MerahPutih.com - Kementerian Pertahanan (Kemhan) resmi memangkas durasi latihan dasar militer (latsarmil) bagi peserta program Manajer Koperasi Desa/Kelurahan Merah Putih (KDKMP).
Kebijakan ini diambil setelah evaluasi atas insiden meninggalnya lima peserta Sarjana Penggerak Pembangunan Indonesia (SPPI) saat mengikuti pelatihan.
Baca juga:
Ini Yang Harus Dipelajari Calon Menajer Koperasi Desa Merah Putih, Bukan Pendekatan Fisik Berlebihan
Latsarmil Berubah Jadi Bela Negara 2 Pekan
Wakil Menteri Pertahanan Donny Ermawan menjelaskan konsep pelatihan kini diganti menjadi Pelatihan Bela Negara dengan durasi lebih singkat hanya berlangsung selama dua pekan.
Tempat pembelajaran, tempat pendidikan tetap di 67 satdik (satuan pendidikan TNI) tersebut cuma waktunya saja yang berubah. Nah, itu adalah terkait dengan kami telah merevisi program tersebut,
kata Wamenhan Donny Ermawan, usai rapat dengan Komisi I DPR RI di Jakarta, Rabu (1/7).

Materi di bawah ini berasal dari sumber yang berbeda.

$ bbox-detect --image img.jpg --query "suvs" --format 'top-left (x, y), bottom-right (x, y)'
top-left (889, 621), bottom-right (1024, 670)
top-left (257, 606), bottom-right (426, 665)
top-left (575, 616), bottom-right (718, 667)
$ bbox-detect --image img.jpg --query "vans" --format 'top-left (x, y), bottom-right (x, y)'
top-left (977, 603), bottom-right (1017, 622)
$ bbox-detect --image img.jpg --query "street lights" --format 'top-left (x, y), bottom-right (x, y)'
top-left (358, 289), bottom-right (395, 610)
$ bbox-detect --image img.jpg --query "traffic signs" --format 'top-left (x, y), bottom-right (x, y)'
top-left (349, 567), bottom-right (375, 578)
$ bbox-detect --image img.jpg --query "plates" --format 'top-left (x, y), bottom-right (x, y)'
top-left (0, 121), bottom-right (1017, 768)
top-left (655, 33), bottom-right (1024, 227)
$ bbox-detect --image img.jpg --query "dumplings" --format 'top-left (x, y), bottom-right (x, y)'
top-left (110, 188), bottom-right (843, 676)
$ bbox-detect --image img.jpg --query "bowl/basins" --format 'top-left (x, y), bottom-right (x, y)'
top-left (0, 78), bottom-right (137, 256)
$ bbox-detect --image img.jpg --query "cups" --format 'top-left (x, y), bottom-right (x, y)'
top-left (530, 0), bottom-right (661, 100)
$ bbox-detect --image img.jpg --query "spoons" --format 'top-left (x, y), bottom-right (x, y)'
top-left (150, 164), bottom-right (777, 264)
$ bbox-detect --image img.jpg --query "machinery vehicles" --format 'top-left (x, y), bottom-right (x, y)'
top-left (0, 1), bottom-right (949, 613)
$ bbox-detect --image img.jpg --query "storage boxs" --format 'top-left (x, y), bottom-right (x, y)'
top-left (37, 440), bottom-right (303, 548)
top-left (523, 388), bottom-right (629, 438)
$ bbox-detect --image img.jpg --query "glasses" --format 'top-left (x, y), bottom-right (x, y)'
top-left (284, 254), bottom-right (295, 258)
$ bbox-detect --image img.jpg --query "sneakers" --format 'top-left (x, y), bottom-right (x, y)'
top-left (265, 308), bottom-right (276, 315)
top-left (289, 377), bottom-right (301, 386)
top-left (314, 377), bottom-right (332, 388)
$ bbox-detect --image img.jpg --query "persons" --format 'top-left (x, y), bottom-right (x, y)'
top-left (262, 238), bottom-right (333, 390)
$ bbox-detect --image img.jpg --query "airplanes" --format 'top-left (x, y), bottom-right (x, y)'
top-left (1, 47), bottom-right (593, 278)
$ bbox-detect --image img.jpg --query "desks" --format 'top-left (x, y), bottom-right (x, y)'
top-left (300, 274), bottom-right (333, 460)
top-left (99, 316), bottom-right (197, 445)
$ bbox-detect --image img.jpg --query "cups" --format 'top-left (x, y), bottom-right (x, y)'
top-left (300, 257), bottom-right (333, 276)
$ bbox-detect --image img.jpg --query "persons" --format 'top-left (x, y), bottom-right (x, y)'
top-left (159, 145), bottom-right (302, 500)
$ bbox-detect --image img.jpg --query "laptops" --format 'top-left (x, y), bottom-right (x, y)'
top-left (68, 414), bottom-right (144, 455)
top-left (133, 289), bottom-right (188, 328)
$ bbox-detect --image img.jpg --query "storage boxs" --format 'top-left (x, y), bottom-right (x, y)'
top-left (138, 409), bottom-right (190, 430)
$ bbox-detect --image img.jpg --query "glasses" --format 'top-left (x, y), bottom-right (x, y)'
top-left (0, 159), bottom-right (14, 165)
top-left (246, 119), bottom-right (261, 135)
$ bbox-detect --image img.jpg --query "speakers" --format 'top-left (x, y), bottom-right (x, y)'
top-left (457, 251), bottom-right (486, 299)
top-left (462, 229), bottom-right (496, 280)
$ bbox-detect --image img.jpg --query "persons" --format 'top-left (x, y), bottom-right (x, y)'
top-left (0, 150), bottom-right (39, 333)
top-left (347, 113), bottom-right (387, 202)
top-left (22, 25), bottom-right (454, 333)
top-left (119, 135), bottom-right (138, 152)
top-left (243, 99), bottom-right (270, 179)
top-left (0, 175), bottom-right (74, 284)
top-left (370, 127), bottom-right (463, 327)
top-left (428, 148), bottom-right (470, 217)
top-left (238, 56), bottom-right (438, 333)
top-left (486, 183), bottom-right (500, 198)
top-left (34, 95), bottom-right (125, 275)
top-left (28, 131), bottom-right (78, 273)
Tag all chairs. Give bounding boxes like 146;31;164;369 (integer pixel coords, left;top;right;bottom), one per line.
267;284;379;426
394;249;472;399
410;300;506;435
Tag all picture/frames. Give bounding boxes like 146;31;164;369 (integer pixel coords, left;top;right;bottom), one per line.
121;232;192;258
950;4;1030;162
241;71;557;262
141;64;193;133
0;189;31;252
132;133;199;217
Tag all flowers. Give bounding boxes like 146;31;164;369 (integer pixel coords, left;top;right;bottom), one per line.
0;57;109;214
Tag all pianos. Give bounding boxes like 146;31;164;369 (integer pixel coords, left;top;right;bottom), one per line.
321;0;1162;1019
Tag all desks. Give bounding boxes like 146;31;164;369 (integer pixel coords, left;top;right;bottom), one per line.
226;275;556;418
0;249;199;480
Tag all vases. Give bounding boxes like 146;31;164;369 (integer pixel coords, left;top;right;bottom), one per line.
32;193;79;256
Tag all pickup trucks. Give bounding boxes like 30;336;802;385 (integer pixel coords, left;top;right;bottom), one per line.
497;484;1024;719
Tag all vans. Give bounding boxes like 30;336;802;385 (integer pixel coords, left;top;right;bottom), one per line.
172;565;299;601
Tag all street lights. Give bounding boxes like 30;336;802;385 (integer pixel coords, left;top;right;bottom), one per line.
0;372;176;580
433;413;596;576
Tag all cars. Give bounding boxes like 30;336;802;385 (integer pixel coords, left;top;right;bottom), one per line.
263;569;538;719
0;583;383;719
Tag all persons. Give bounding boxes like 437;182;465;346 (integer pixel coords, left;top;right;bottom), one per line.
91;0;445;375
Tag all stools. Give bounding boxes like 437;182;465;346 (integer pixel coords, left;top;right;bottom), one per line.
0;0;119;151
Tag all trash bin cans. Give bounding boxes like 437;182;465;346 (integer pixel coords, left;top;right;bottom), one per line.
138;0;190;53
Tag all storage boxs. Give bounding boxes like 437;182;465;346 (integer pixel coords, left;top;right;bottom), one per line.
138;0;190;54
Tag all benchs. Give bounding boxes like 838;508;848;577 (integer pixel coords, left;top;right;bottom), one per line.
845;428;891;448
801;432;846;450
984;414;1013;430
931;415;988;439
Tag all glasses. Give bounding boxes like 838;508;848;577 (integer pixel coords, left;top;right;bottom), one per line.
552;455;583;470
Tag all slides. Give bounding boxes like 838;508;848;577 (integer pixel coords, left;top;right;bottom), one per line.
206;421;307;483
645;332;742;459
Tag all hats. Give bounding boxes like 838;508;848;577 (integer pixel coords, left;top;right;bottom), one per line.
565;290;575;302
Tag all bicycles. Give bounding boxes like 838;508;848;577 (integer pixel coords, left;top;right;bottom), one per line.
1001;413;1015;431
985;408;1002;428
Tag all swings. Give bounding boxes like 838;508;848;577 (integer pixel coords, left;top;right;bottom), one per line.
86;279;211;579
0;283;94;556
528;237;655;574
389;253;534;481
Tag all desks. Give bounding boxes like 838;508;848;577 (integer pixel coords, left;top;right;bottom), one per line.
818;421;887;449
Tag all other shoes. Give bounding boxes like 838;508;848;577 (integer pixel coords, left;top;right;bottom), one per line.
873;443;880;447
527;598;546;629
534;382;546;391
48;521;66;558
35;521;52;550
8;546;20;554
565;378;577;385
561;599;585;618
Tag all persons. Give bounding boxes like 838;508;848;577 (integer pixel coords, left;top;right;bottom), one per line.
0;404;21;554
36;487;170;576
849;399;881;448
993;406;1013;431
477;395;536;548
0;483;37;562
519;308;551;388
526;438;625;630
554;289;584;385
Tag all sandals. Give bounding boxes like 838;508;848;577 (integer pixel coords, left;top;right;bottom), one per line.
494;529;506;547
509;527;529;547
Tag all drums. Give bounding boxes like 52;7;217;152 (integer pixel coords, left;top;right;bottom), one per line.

Evaluasi Insiden 5 Peserta Meninggal
Donny menegaskan perubahan skema diklat calon pengelola Koperasi Desa/Kelurahan Merah Putih itu merupakan hasil evaluasi menyeluruh atas insiden meninggalnya lima peserta SPPI.
Baca juga:
Lebih dari 35 Ribu Calon Manajer Koperasi Merah Putih Ikuti Pelatihan Komcad
Menurut dia, peserta akan melanjutkan pendidikan manajerial selama satu bulan setelah menyelesaikan pelatihan Bela Negara. Dilansir Antara, untuk modul pembelajaran disiapkan dua kementerian terkait sesuai program koperasi desa maupun koperasi nelayan.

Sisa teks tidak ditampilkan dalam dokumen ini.